Thursday, September 8, 2016

Guest post: "Under the Covers" by Roxanne Bland

You know the old saying. Don’t judge a book by its cover. Well, people do it all the time—when it comes to books. How many times have you looked at a book in a bookstore or on the internet and put it down or passed it by because the cover art was terrible? Or uninspiring? It could have been a really great book, you know. How many times have you picked up a book with a fantastic cover only to discover it was a terrible read?

An experience of mine taught me this. A friend loaned me a book with a horrible cover. The book was called “Keeper of the King.” The cover featured a vampire holding a woman in a long flowing gown, blood on his lips and dripping down his chin. Quite lurid. I was dubious, but she just said “read it.” So I did. It was years and years ago, but that story has stuck with me. Why? Because it was a great story under that terrible cover. And oh—there were no kings, no women in long flowing gowns, and though there was a vampire, he definitely didn’t have blood on his lips and chin. In fact, he never bit anybody that I recall.

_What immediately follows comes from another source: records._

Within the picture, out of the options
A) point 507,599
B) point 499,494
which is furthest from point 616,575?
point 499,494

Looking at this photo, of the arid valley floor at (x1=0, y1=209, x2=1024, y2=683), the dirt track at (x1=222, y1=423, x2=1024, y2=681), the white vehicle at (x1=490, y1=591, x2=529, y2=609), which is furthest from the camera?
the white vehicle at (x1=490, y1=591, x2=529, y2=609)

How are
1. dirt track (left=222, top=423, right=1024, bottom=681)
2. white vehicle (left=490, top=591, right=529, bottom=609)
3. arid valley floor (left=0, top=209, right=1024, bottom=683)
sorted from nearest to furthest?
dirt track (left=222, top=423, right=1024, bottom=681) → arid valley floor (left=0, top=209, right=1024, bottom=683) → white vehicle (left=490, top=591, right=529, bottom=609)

So how do book covers come to be?

In the larger publishing houses, the marketing department makes the decision on book design. The author has little or no say in the matter. And the rule is to be bold, be eye-catching and be different—but not too different! Which is why when you look at books, it seems you see nothing but sexy lingerie, napes of necks, the backs of women, the torsos of hot, hunky men, and so on. Except for some minor details, they all look the same.

That’s one of the beauties of being an independent author/publisher, or “indie” for short. You get to design your own book. There’s a catch, though. You should hire a professional book designer, unless you’re one yourself, to execute your vision. There are a number of programs that will generate a design for you, but then your book ends up looking like everybody else’s.

And one other thing—the cover should tell the potential reader something of the story. Obviously, for “Keeper of the King,” the marketing department never read the book.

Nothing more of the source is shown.